Lifestyle

Hayata Tutunanlar

Hayata Tutunanlar

İnsanoğlunun hayatta kalma tutkusunun sınırları, tahmin ettiğinizden çok daha öte. Birazdan okuyacağınız hikâyelerde, herkesin, hayata dair çıkaracağı dersler var. Bu hikâyelerin kahramanları, insanoğlunun doğaya karşı verdiği savaşta, ne kadar ileri gidebileceğini ve güçlü bir motivasyonla nelerin üstesinden gelebileceğini gösteriyor...

05 Ağustos 2012

Yazı TOLGA ÜYKEN

KUTUPLARDA YAZILAN EFSANE

İngiliz kâşif Ernest Shackleton'ın 1914 yılındaki Antarktika seferi, dünyanın en müthiş hayatta kalma maceralarından birine dönüşür. Endurance isimli gemisinde 27 kişilik mürettebatıyla İngiltere'den yola çıkan Shackleton'ın hedefi; Antarktika'yı, karadan baştan sona geçerek, Avustralya'ya ulaşmaktır. Ancak yolculuğun ilk ayının sonunda, gemi, buzullara sürter ve yoluna devam edemez hâle gelir. Liderlik vasıflarını kullanarak, ekibini hayatta tutmak için büyük çaba sarf eden Shackleton; yaklaşık iki yıl boyunca, buz parçalarının üzerine kamplar kurarak ve sandallarla ulaştığı Fil Adası'nda altı ay boyunca sadece fok ve balina yiyerek yaşama tutunur. Ancak, Fil Adası'nda uzun süre kalmak mümkün değildir ve Shackleton, ekibinden yalnızca beş kişiyi alarak, 1.300 kilometrelik bir deniz yolculuğuna çıkar. Hedef, İngiltere yönetimindeki Güney Georgia Adaları'dır. Aynı dönemde, aynı bölgede bulunan 500 tonluk bir gemiyi bile batıracak olan bir fırtınayla, James Caird adını verdikleri bir sandalla boğuşan beş kişilik ekip; adalara varmayı başarır. Fakat zorlu yolculuk, hâlâ mutlu sona erişmemiştir. Ekibin bir kısmı, Fil Adaları'nda beklemektedir ve yardım alabilecekleri tek yerleşim yeri, İngiliz balina avcılarının bulunduğu istasyondur. İstasyon, Güney Georgia Adaları'nın kuzeyinde yer aldığı için, ekibin önünde iki seçenek vardır; ya tekrar denize açılacak ve fırtınayı ikinci kez yenmeyi deneyecekler ya da karlarla kaplı adada, karadan bir yolculuk gerçekleştireceklerdir. Shackleton, daha sonra sadece Norveçli balıkçıların kayaklarla geçebildiği adayı, karadan geçmeye karar verir; adamlarından üçünü güney sahilinde bırakıp, ikisini yanına alır ve bu aşamayı da atlatır. Yolculuğu tamamlamaları ve yardımı Fil Adası'nda bekleyen 22 kişiye ulaştırmaları, tam üç ay sürer. Tüm bu maceranın sonunda, Ernest Shackleton'ın 27 kişilik ekibinden bir kişi bile hayatını kaybetmemiştir ve aylar sonra, Shackleton'a "Sir" unvanı verilecektir. Ünlü kâşif, anılarında, "Acı çektik, açlıkla mücadele ettik ve kazandık. İnsan ruhunun en çıplak hâline büründük." yazacaktır.

-- Görev 1 --
Kayıtlarda "centimetres" kelimesinin geçtiği satırları say ve sadece sayıyı yaz.

(Kayıtlar)
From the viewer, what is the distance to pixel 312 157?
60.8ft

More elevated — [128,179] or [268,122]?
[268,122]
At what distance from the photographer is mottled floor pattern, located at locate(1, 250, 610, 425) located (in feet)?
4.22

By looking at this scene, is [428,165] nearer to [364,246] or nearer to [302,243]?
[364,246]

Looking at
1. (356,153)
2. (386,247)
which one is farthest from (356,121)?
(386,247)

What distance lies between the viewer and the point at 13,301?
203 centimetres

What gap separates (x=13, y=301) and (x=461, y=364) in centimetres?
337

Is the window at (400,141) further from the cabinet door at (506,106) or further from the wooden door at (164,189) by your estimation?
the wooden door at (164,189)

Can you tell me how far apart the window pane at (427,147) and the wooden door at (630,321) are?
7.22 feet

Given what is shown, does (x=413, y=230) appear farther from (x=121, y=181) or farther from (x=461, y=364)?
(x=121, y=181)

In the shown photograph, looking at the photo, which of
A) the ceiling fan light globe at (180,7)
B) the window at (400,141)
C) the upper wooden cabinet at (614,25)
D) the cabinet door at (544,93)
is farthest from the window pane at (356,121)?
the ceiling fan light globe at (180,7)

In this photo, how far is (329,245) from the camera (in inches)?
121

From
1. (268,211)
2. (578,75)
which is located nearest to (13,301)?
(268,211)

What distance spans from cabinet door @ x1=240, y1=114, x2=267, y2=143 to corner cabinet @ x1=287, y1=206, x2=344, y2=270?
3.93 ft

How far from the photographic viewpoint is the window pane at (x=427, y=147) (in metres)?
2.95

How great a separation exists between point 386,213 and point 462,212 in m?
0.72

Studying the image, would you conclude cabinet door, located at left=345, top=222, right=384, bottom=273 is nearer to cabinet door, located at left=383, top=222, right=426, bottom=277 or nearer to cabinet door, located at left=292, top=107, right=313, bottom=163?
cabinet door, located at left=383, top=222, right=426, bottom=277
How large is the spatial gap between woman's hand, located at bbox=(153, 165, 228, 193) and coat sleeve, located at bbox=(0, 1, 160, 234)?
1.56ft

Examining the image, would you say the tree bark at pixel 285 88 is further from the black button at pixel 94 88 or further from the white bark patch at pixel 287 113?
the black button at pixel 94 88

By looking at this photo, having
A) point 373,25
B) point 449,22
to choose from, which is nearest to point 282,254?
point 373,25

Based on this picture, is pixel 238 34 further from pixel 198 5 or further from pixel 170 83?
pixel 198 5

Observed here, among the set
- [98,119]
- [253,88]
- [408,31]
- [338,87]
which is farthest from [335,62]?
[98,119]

-- Görev 2 --
Shackleton'ın Antarktika seferini anlatan yazıda adı geçen kıta, ülke ve ada adlarını sırala.

-- Son cevap 1 --
2

-- Son cevap 2 --
- Antarktika
- İngiltere
- Avustralya
- Fil Adası
- Güney Georgia Adaları